Un jour, vous enchaînez les nuits blanches avec l’oeil toujours vif et le poil toujours lustré; vous faites le grand écart des deux côtés sans échauffement et votre cerveau est une mécanique de précision dans laquelle jamais aucune information ne se perd.
Le temps de cligner des yeux, votre budget cumulé « lunettes de lecture » + « colo maison » rivalise avec le PIB d’un pays du Tiers Monde; vous risquez le lumbago chaque matin en vous levant et vous vous retrouvez à vérifier la conjugaison du verbe moudre un vendredi à 17h20.
★ Nous testons les « authentiques nouilles Sichuan épicées » du Damn Damn Noodles, dont le compte Instagram nous met l’eau à la bouche depuis une semaine. Mauvaise pioche: les nouilles plates supportent encore plus mal la livraison que les frites; à l’arrivée, elles forment un magma compact, impossible à mélanger avec la garniture. Les portions sont plutôt chiches. Quant au goût, il n’y a vraiment pas de quoi se relever la nuit. 
Samedi:
★ Ce n’était pas le bon soir pour aller à Bright Brussels: les plus belles installations – dont « Luminéoles », la seule que j’avais vraiment envie de voir – sont désactivées à cause du vent. Les autres me laissent passablement froide et se photographient mal. Nous nous consolons avec des beignets à l’ananas de chez De Corte en grommelant que c’était bien mieux l’an dernier. 
Dimanche:
★ Comme souvent depuis que j’ai décidé le Grand Changement, je me réveille au milieu de la nuit après un horrible cauchemar et je ne parviens pas à me rendormir. J’espère venir rapidement à bout de mes croyances négatives, sans quoi, je vais trouver le temps très long jusqu’à fin 2021.
★ Les trucs à recycler empilés dans la cave depuis trois ans menaçant d’ensevelir Chouchou chaque fois qu’il descend faire une lessive, nous nous résignons à nous rendre à la déchèterie, de bon matin histoire que ça ne nous bousille pas la journée. Manque de bol: les horaires ont changé; maintenant, ça ouvre à 14h le dimanche.
★ Test de « risotto » à l’épeautre. C’est pas mauvais du tout.
★ Je m’ennuie toujours aussi copieusement devant « Le château dans le ciel ». La longue poursuite effrénée du début me fait décrocher bien avant que ça devienne intéressant. Dans la production du studio Ghibli, en fait, j’aime surtout les films introspectifs: « La colline aux coquelicots », « Souvenirs de Marnie », « Souvenirs goutte à goutte »…
★ Mais je trouve « Mon voisin Totoro » profondément chiant, ce qui fait dire à un de mes collègues sur Facebook: « Tu es romantique comme un radiateur ». C’est pas faux.

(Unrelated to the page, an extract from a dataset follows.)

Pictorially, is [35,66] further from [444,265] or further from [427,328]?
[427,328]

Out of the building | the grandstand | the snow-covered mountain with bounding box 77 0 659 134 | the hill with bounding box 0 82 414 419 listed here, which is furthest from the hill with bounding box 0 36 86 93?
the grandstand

1 réflexion sur “La semaine en bref #110”

  1. Oh, Le Château dans le ciel est l'un de mes Ghibli préférés (pas le début, certes).

    Dans le genre introspectif (et contemplatif), j'ai bien aimé le jeu "To the moon". C'est plutôt une histoire interactive, et ça a été porté sur iOS apparemment. Il faut compter environ 4h pour le terminer.